WHAT TO PRODUCE: If a line in the following entries contains the string "Odocoileus", it counts toward the total; report only that total.

DATA FOR REVIEW:
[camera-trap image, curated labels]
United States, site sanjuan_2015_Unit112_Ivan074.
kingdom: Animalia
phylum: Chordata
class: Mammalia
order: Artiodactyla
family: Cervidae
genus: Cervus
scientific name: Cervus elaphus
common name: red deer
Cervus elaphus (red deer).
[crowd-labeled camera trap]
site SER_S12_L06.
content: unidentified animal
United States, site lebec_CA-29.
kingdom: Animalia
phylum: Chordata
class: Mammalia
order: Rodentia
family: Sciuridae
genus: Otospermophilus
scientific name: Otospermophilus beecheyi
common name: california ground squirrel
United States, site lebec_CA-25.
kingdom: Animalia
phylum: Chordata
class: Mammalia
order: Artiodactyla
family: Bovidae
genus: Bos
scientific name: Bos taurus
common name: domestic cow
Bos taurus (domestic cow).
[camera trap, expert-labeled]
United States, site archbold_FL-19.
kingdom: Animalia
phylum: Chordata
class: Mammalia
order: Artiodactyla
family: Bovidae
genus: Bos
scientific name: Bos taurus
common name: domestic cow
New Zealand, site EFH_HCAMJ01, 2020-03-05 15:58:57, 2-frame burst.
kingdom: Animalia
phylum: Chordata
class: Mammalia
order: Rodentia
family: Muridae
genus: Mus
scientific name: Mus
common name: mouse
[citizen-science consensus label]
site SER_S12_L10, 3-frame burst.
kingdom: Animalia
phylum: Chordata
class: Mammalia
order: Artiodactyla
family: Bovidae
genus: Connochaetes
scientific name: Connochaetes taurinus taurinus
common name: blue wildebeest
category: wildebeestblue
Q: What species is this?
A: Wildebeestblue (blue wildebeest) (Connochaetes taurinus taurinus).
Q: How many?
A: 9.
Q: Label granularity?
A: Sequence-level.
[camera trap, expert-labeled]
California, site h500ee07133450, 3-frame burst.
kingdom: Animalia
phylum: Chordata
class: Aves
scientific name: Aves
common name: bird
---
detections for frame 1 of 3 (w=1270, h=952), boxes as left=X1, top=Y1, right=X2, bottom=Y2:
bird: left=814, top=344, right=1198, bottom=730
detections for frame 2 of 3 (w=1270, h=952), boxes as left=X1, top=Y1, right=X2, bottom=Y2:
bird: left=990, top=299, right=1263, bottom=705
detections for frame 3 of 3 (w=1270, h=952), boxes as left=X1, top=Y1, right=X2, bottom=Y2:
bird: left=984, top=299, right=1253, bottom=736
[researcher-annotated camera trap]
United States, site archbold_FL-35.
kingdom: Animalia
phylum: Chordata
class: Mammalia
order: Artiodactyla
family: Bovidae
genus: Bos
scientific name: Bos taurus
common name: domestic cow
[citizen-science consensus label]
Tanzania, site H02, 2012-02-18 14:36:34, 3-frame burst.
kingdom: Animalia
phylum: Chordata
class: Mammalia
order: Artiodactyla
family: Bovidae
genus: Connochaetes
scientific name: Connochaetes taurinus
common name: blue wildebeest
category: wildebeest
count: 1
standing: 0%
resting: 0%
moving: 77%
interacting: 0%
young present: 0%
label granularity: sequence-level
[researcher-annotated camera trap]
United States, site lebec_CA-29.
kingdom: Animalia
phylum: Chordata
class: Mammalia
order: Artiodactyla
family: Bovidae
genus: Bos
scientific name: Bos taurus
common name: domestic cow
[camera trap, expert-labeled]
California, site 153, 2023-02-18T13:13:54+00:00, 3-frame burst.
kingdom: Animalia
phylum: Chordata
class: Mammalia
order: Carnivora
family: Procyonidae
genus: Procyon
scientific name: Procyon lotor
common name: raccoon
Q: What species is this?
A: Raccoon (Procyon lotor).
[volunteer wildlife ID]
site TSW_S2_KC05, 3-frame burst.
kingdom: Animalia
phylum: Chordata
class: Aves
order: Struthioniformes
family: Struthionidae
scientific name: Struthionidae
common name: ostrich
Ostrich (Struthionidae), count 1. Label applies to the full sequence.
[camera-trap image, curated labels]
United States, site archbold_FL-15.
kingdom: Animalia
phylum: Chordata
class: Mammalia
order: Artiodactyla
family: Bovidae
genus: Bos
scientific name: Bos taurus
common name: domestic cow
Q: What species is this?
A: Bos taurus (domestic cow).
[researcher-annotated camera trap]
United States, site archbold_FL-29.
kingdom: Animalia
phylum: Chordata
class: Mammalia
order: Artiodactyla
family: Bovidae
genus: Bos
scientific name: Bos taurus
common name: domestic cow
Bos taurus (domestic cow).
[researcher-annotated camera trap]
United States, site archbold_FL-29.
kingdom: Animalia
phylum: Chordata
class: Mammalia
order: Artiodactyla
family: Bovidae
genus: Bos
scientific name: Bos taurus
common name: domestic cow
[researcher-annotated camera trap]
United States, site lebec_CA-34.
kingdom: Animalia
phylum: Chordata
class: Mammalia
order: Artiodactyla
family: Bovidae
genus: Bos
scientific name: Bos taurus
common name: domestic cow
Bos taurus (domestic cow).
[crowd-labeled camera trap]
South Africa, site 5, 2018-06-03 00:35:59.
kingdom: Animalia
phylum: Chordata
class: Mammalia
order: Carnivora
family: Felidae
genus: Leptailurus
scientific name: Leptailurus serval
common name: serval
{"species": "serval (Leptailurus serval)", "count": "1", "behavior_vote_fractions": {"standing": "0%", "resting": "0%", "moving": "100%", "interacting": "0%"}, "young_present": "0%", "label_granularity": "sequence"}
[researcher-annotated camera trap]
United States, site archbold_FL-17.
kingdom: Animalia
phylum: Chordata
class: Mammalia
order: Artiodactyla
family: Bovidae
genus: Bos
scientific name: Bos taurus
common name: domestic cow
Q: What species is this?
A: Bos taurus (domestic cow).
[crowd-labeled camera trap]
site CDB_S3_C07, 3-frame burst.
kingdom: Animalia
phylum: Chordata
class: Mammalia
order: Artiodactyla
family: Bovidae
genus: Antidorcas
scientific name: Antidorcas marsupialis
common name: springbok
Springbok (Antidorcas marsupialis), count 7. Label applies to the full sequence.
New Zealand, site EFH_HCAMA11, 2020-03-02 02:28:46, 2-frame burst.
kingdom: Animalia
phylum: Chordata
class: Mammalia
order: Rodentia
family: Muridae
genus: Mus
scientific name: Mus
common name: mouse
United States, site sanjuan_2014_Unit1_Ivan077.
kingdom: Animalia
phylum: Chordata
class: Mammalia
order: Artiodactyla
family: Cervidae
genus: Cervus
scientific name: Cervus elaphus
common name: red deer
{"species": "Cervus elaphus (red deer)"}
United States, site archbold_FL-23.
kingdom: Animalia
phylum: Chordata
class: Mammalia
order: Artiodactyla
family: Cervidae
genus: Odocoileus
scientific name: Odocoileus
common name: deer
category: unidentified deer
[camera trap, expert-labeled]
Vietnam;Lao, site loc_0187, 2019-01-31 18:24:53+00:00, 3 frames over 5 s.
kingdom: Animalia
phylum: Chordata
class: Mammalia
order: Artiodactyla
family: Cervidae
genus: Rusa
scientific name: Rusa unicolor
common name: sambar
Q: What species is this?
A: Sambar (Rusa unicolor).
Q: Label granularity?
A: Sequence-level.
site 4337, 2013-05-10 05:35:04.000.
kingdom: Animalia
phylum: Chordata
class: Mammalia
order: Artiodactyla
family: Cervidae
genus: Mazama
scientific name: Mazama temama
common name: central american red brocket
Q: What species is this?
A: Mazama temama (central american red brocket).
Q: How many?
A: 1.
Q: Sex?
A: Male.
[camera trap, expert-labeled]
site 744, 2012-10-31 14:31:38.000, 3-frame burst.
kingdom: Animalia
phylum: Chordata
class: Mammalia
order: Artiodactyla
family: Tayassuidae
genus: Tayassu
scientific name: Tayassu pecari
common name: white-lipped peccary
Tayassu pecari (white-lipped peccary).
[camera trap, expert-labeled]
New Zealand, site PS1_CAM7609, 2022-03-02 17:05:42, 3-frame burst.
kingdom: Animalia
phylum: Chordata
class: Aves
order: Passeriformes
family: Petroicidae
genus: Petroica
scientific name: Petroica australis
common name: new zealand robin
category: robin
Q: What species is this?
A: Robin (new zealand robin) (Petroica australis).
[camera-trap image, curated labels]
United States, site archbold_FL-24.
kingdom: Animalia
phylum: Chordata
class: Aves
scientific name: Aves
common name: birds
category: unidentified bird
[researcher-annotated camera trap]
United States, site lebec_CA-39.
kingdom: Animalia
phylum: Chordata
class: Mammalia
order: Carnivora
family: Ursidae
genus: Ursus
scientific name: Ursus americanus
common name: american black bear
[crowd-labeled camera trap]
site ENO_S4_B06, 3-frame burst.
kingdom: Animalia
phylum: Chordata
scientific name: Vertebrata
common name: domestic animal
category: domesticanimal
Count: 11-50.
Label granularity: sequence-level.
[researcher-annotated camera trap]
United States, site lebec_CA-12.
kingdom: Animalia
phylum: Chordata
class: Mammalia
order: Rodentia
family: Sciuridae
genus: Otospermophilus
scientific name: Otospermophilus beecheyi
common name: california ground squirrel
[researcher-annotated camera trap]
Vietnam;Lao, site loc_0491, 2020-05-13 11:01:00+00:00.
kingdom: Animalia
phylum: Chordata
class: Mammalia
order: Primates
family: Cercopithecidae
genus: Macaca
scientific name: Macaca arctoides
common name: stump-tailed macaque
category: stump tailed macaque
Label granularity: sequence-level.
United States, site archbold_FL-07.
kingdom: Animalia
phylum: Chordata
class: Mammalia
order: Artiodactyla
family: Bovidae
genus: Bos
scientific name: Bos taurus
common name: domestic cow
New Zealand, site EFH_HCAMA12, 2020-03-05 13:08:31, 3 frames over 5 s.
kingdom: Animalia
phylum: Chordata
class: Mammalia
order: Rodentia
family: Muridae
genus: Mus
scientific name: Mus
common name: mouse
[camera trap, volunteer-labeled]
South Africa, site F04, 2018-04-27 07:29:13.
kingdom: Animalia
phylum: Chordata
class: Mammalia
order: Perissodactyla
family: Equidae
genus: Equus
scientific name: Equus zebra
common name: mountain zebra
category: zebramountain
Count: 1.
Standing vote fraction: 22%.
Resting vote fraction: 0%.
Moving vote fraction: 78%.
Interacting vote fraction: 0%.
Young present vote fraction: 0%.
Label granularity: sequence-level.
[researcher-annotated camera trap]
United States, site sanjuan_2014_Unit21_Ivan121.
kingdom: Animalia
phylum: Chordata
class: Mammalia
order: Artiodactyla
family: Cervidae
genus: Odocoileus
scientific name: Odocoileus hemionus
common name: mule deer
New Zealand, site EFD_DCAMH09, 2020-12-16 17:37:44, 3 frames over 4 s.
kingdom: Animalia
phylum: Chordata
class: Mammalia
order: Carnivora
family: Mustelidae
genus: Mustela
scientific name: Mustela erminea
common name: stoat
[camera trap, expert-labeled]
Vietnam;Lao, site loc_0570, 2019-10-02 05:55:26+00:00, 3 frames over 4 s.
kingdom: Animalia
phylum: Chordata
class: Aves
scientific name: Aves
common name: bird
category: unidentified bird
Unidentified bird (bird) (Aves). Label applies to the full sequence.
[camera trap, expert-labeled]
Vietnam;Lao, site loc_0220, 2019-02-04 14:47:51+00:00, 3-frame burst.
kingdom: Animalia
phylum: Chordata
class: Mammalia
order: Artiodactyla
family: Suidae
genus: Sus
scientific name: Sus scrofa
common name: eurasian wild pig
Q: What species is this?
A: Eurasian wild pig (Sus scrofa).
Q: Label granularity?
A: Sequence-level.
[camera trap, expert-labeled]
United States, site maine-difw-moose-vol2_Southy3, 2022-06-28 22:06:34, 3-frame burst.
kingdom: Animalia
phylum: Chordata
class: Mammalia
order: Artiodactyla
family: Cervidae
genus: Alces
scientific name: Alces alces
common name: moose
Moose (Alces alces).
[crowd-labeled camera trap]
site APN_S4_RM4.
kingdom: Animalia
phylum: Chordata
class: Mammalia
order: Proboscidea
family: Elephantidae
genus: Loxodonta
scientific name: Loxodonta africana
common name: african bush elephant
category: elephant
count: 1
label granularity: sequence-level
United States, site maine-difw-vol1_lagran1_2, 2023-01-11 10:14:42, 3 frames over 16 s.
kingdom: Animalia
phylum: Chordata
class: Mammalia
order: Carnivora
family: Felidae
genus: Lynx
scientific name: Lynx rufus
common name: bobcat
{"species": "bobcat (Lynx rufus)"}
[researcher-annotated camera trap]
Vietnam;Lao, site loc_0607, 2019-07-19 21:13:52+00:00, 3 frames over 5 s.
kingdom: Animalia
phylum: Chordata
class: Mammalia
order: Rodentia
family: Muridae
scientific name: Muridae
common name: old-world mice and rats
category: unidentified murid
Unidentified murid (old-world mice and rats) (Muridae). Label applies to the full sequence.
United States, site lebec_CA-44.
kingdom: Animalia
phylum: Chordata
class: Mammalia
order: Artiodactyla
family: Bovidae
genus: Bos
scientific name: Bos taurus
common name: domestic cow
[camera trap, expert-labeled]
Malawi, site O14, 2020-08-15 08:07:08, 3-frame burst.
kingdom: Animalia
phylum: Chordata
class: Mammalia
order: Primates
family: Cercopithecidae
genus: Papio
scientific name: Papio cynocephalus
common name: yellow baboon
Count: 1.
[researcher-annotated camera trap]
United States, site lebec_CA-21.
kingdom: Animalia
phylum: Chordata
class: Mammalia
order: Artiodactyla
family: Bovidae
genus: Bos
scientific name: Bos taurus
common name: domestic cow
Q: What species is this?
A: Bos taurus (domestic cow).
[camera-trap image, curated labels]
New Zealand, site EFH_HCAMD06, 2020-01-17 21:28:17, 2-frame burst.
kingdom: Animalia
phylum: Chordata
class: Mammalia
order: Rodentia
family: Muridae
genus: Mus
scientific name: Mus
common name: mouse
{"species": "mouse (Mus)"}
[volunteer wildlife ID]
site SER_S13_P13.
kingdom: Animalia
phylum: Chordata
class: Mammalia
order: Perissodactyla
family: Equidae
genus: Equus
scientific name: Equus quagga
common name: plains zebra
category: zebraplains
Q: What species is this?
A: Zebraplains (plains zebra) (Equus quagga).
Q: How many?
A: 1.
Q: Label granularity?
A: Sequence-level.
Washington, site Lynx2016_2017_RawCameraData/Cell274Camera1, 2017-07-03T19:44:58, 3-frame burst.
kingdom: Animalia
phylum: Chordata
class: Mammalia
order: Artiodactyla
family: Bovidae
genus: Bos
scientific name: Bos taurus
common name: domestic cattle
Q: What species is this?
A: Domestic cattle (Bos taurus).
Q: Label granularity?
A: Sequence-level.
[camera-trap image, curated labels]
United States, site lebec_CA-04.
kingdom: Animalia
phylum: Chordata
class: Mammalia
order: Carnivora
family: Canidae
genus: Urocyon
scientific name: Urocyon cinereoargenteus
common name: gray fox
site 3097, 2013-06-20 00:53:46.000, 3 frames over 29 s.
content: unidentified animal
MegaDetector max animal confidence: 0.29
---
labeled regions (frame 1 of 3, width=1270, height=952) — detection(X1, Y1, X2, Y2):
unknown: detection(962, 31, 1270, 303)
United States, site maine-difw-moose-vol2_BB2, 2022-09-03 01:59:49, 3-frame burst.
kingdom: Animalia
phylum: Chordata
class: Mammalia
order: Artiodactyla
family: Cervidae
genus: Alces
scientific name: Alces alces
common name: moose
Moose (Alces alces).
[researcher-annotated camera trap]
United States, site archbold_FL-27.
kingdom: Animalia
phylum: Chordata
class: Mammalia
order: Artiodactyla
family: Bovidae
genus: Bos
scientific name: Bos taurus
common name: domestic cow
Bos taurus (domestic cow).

ANSWER AREA: 4